## VORLIEGENDER TEXT:

..........

# taz.de -- Rechtsextreme Montagsdemos: Es brodelt wieder
       
       > An Montagsprotesten beteiligen sich vor allem im Osten Tausende, darunter
       > die AfD und andere Rechtsextreme. Der Verfassungsschutz ist in Sorge.
       
 (IMG) Bild: Wenig versöhnlich: Protest in Gera am Montag zum Tag der Deutschen Einheit
       
       LEIPZIG/BERLIN taz | Am Samstag will die AfD zum Protestaufschlag ausholen.
       „Preisexplosion stoppen“ lautet ihr Aufruf zur „Großen Demonstration“ in
       Berlin. Und: „Deutschland zuerst“. Auf der Bühne stehen soll die erste
       Reihe der Partei, die AfD-Vorsitzenden Tino Chrupalla und Alice Weidel. Es
       ist der Versuch der Rechtsextremen, den „Heißen Herbst“ jetzt auch ganz
       offiziell von rechts mit anzuheizen.
       
       Im Kleinen aber ist die Partei längst dabei. So demonstrierten [1][am
       Montagabend] in Gera Tausende gegen die Energie- und Russlandpolitik der
       Bundesregierung. Auf der Bühne: Björn Höcke, AfD-Frontmann in Thüringen.
       Und auch in anderen Ost-Bundesländern mischt die Partei bei den Protesten
       mit – so wie auch andere Rechtsextreme.

..........

## DATENAUSZÜGE:
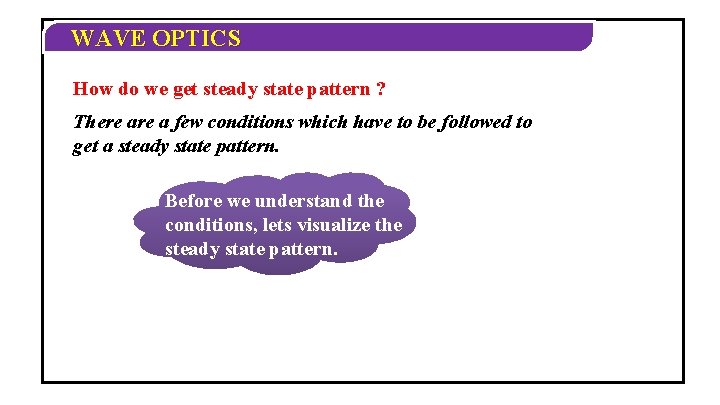 WAVE OPTICS

How do we get steady state pattern ?

There are a few conditions which have to be followed to get a steady state pattern.

Before we understand the conditions, lets visualize the steady state pattern.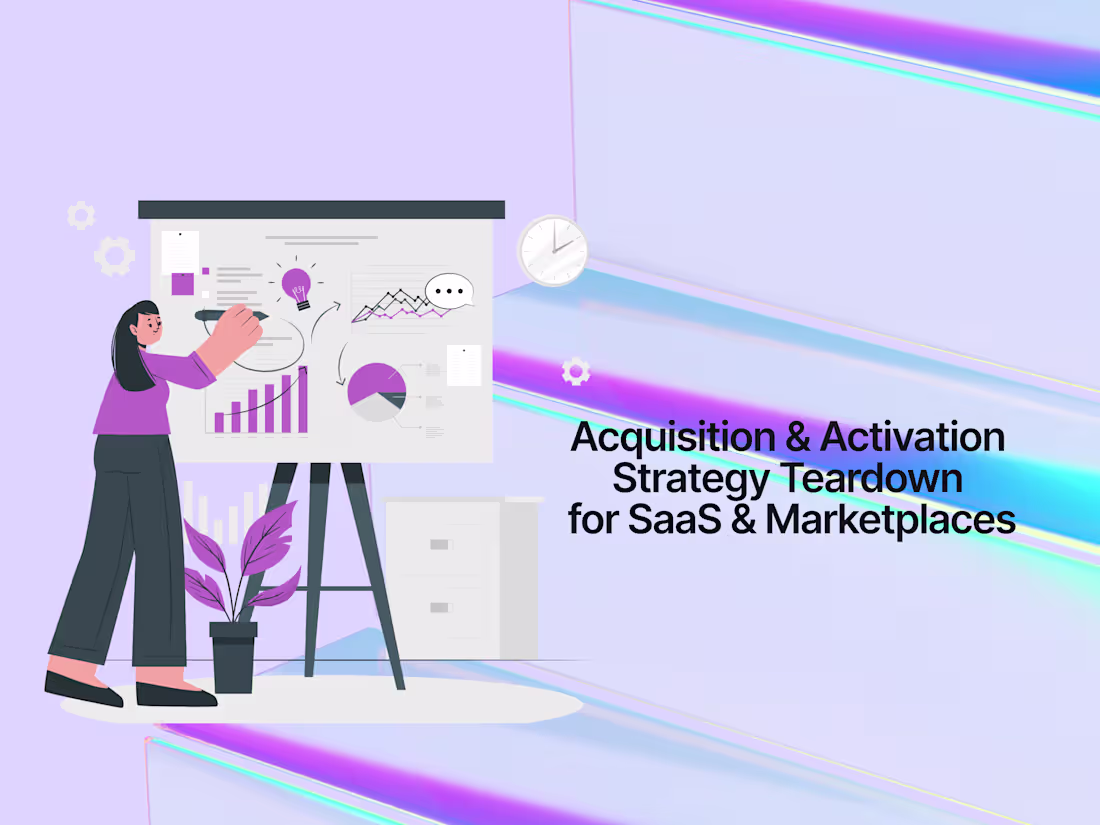 Acquisition & Activation Strategy Teardown for SaaS & Marketplaces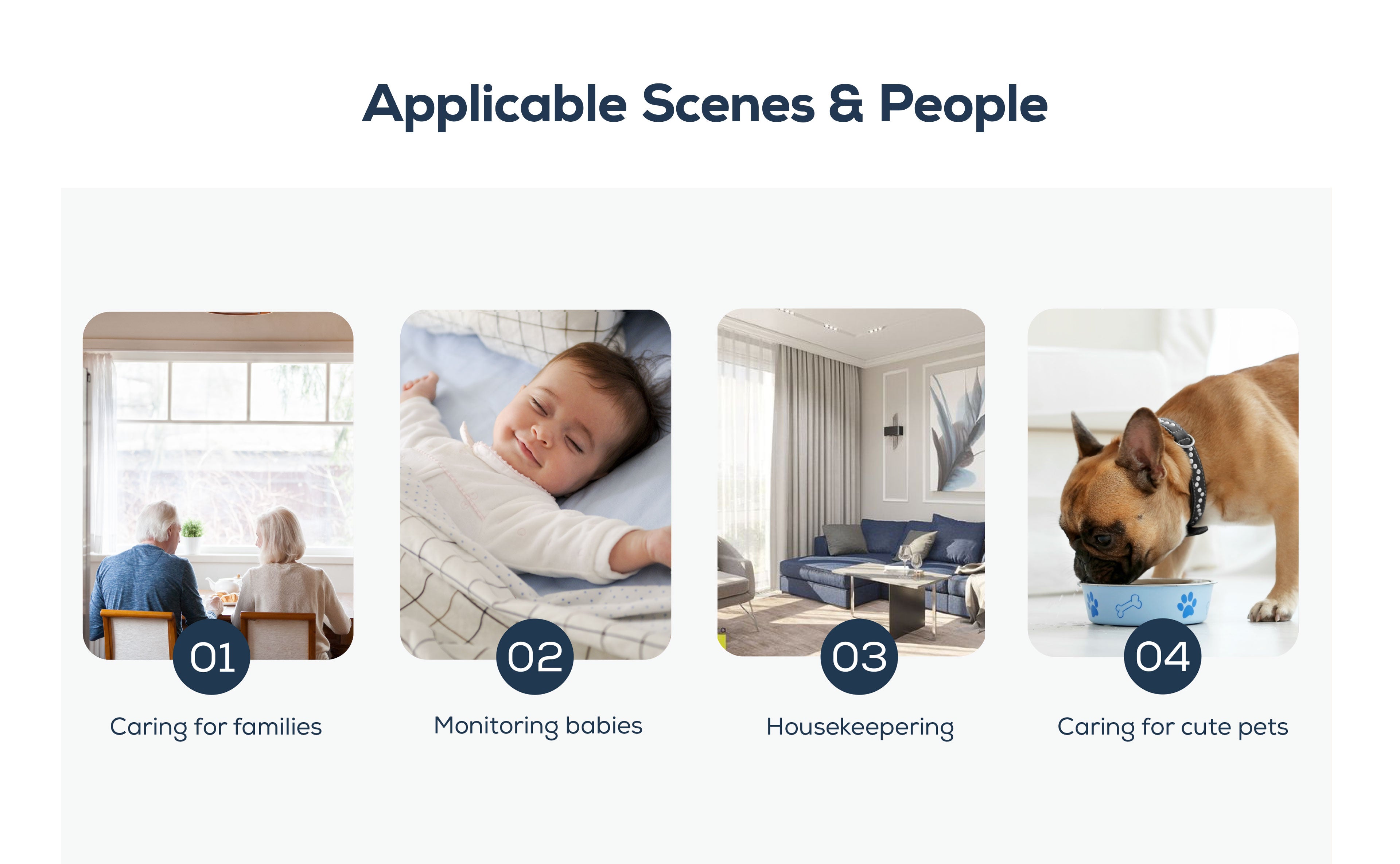 Applicable Scenes & People

01
Caring for families

02
Monitoring babies

03
Housekeepering

04
Caring for cute pets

..........

## GELESENES ANWENDEN:
A – Wer soll laut dem Text über die Montagsdemos bei der Demonstration der AfD in Berlin auf der Bühne stehen?
B – Gib aus dem Text über die Montagsdemos den Abschnitt von „Im Kleinen aber“ bis „AfD-Frontmann in Thüringen.“ wortgetreu wieder.

## ANTWORTEN NACH AUFGABEN:
A – Die AfD-Vorsitzenden Tino Chrupalla und Alice Weidel.

B –
Im Kleinen aber ist die Partei längst dabei. So demonstrierten [1][am
       Montagabend] in Gera Tausende gegen die Energie- und Russlandpolitik der
       Bundesregierung. Auf der Bühne: Björn Höcke, AfD-Frontmann in Thüringen.